Note that this is just the average memory access time, not the exact memory access time, for which we would need to know the exact sequence of memory access.

Multi-level caching

As mentioned above, it’s common for computer systems to have more than one cache. Each “level” of cache is larger, but slower. For example, we might have

Level Latency Hit percentage
L1 1ms 80%
L2 10ms 90%
Main memory 100ms 100% (obviously)

(Note that hit percentages are given from the viewpoint of that level, not overall. Thus, 90% of the accesses that reach the L2 cache are hits.)

If we know the cache hit percentages for both cache levels, we can estimate the average memory access time for this multi-level cache. Using the numbers above, we find

$$\text{Avg. memory access time} = 0.8 \times 1 + 0.2 \times (0.9 \times 10 + 0.1 \times 100) = 4.6\text{ms}$$

But note that this is only an average over many memory accesses. If we knew the exact pattern of memory accesses, we could simulate the state of the caches (which sets/lines were loaded) and determine the exact amount of time. The first assignment asks you to do just this.

Program execution performance

The instruction cache

The normal L1,2,… caches are used for data, a separate cache is maintained for program code called the instruction cache or I-cache for short. There are two main reasons why a separate cache is used for code instead of just using the normal data cache(s):

A common rule of thumb is that “a program spends 90% of its time executing the same 10% of the program”; if true, optimizing for this common case by caching that 10% can produce dramatic performance improvements.

Some CPUs go even further and cache the “decoded” instructions (i.e., the internal microcode that the instructions we write are translated into), so that instructions in the I-cache take no time to load or to decode.

Instruction performance

Over a reasonably-sized program, we can estimate the runtime using a simple performance equation:

$$\text{Clock cycles} = \text{Total instructions} \times \text{Avg. cycles / instruction}$$

The term “average clock cycles per instruction” is often shortened to “CPI”. Of course, different instructions take different numbers of cycles, but over all the instructions (or perhaps just those used in our program), we can consider the average number of cycles per instruction. The simplest way to make a program run faster is to run it on a processor which can execute the instructions in fewer cycles.

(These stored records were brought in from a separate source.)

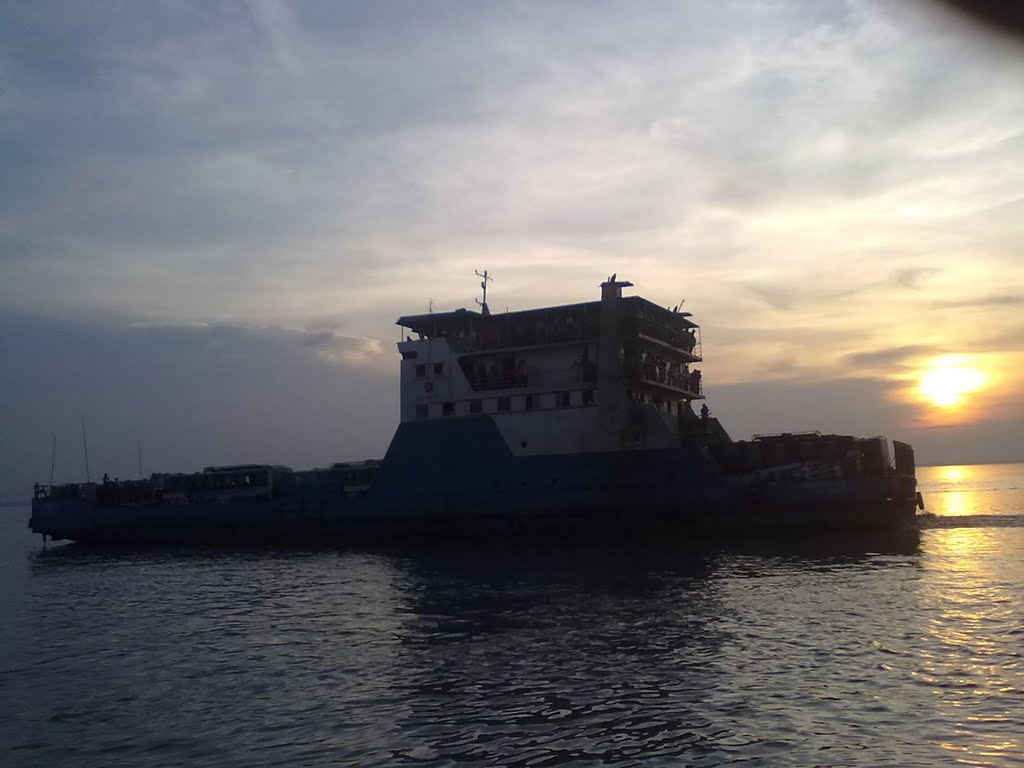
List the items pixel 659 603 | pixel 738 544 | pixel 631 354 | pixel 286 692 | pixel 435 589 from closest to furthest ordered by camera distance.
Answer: pixel 286 692 < pixel 659 603 < pixel 435 589 < pixel 738 544 < pixel 631 354

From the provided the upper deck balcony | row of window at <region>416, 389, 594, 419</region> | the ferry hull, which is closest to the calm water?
the ferry hull

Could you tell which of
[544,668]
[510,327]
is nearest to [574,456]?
[510,327]

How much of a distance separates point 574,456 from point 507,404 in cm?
508

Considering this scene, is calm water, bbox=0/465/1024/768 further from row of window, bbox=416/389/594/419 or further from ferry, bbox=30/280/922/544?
row of window, bbox=416/389/594/419

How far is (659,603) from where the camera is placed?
2323cm

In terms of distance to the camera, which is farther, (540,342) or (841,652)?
(540,342)

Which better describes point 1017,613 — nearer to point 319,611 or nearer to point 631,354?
point 319,611

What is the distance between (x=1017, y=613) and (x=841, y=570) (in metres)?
8.19

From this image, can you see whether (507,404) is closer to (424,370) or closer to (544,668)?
(424,370)

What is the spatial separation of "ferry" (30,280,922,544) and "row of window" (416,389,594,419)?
69 millimetres

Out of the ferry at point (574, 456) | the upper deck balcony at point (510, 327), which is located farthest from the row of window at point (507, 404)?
the upper deck balcony at point (510, 327)

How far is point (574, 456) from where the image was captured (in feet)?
137

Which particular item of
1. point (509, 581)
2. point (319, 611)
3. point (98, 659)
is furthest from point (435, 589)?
point (98, 659)

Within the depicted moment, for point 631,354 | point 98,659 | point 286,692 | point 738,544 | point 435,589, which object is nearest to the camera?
point 286,692
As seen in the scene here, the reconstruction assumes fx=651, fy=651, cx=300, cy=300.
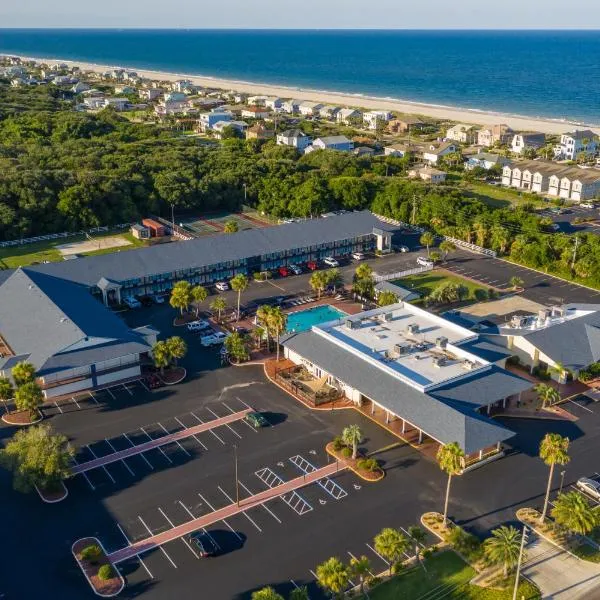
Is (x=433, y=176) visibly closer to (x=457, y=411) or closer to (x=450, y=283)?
(x=450, y=283)

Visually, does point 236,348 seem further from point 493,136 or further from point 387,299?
point 493,136

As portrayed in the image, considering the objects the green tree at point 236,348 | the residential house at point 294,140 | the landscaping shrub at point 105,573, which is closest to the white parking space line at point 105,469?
the landscaping shrub at point 105,573

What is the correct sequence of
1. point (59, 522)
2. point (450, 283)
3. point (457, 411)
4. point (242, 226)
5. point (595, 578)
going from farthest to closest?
point (242, 226) < point (450, 283) < point (457, 411) < point (59, 522) < point (595, 578)

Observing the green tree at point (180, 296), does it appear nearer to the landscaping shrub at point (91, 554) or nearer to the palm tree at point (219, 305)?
the palm tree at point (219, 305)

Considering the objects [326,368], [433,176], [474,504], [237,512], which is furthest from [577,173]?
[237,512]

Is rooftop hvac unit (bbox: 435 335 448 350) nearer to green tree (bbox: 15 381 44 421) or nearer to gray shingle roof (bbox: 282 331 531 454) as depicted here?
gray shingle roof (bbox: 282 331 531 454)

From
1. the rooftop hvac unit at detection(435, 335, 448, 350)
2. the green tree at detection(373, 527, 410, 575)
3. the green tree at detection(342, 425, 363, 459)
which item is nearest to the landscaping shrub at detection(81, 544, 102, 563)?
the green tree at detection(373, 527, 410, 575)
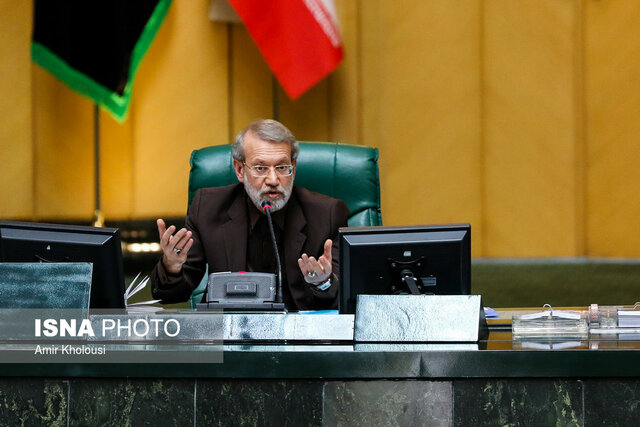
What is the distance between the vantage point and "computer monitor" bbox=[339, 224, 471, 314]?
1758 millimetres

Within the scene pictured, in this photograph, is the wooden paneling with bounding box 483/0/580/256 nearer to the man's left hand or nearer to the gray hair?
the gray hair

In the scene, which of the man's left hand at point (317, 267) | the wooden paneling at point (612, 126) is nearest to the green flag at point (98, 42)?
the man's left hand at point (317, 267)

The above equation measures cycles, not actual time. Time depends on the clock rate (seconds per cycle) of the processor:

$$\text{CPU time} = \frac{\text{Total instructions} \times \text{CPI}}{\text{Clock rate}} $$
Thus, the other way to speed up a program is to increase the clock rate.

You might expect that the smallest CPI (cycles per instruction) would be 1, but as we’ll see, it is actually possible to have a CPI < 1.

Amdahl’s law

Amdahl’s law is an equation which describes how much of a performance improvement we can expect by improving part of a system:

$$\text{Improved time} = \frac{\text{Time affected by improvement}}{\text{Amount of improvement}} + \text{Time unaffected}$$

For example, suppose we have a program which spends 70 seconds doing multiplication, and 30 seconds doing other things. Currently, this program runs in 100 seconds. If we double the speed of multiplication, how much faster will it run?

$$\text{Improved time} = \frac{70}{2} + 30 = 65 \text{s}$$

The program would run 100/65 = 1.5 times faster!

Suppose we want the program to run twice as fast: that is, our target improved time is 50 (100/50 = 2x). How much faster would multiplication need to run in this case?

$$50 = \frac{70}{n} + 30$$ $$20 = \frac{70}{n}$$ $$n = \frac{70}{20} = 3.5$$

Suppose we want the program to run five times as fast: our target improved time is 20 (100/20 = 5x).

$$20 = \frac{70}{n} + 30$$ $$-10 = \frac{70}{n}$$ $$n = -7$$

It’s not actually possible to make the program run 5x faster by only improving multiplication; at some point, the “other things” will start to dominate the program’s runtime, and improving multiplication will give us diminishing returns.